Manage SQL Data Assets
A Data Asset is a collection of records within a Data Source that define how Great Expectations (GX) organizes data into Batches. Use the information provided here to connect GX to SQL tables and data returned by SQL database queries and learn how to organize Batches in a SQL Data Asset.
Great Expectations (GX) uses SQLAlchemy to connect to SQL Data Assets, and most of the SQL dialects supported by SQLAlchemy are also supported by GX. For more information about the SQL dialects supported by SQLAlchemy, see Dialects.
- Connect to a SQL table
- Connect to SQL data using a query
- Organize Batches
Connect to a SQL table
Connect GX to a SQL table to access Data Assets.
The following code examples use a previously defined Data Source named "my_datasource"
to connect to a SQL database.
Prerequisites
- An installation of GX set up to work with SQL
- Source data stored in a SQL database
- A SQL-based Data Source
Import GX and instantiate a Data Context
Run the following Python code to import GX and instantiate a Data Context:
import great_expectations as gx
context = gx.get_context()
Retrieve a SQL Data Source
Run the following Python code to retrieve the Data Source:
datasource = context.get_datasource("my_datasource")
Add a table to the Data Source as a Data Asset
You create a Data Asset to identify the table to connect to.
Run the following Python code to define the name
and table_name
variables:
table_asset = datasource.add_table_asset(name="my_asset", table_name=my_table_name)

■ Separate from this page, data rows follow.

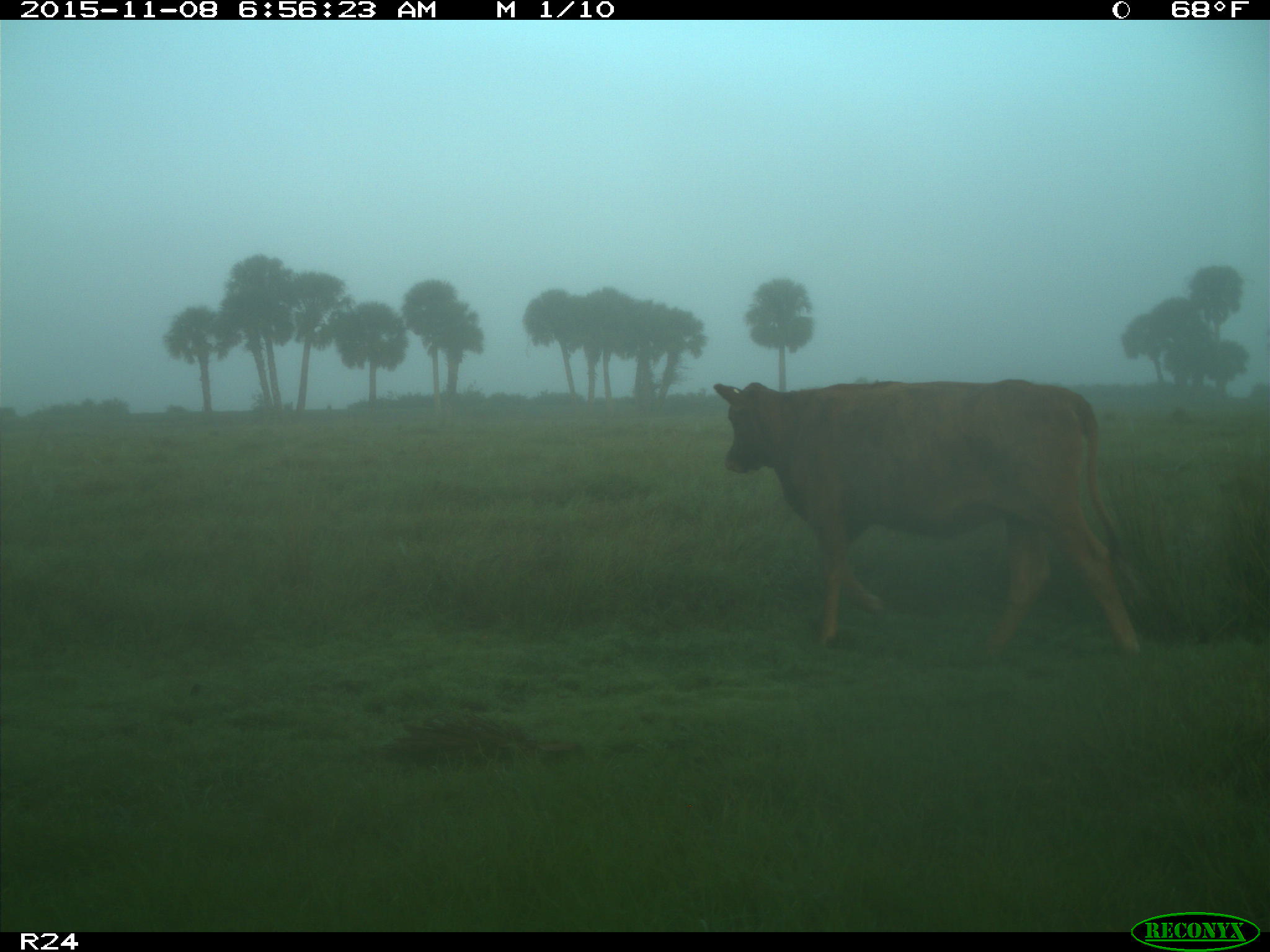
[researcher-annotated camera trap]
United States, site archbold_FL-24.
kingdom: Animalia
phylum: Chordata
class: Mammalia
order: Artiodactyla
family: Bovidae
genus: Bos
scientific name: Bos taurus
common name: domestic cow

Add additional tables (Optional)
To connect to additional tables in the same SQL Database, repeat the previous steps to add them as table Data Assets.
Related documentation
Connect to SQL data using a query
Connect GX to the data returned by a query in a SQL database.
The following code examples use a previously defined Data Source named "my_datasource"
to connect to a SQL database.
Prerequisites
- An installation of GX set up to work with SQL.
- Source data stored in a SQL database.
Import GX and instantiate a Data Context
Run the following Python code to import GX and instantiate a Data Context:
import great_expectations as gx
context = gx.get_context()
Retrieve a SQL Data Source
Run the following Python code to retrieve the Data Source:
datasource = context.get_datasource("my_datasource")
Add a query to the Data Source as a Data Asset
Run the following Python code to define a Data Asset and the name
and query
variables:
query_asset = datasource.add_query_asset(
name="my_asset",
query="SELECT passenger_count, total_amount FROM yellow_tripdata_sample_2019_01",
)
Add additional queries (Optional)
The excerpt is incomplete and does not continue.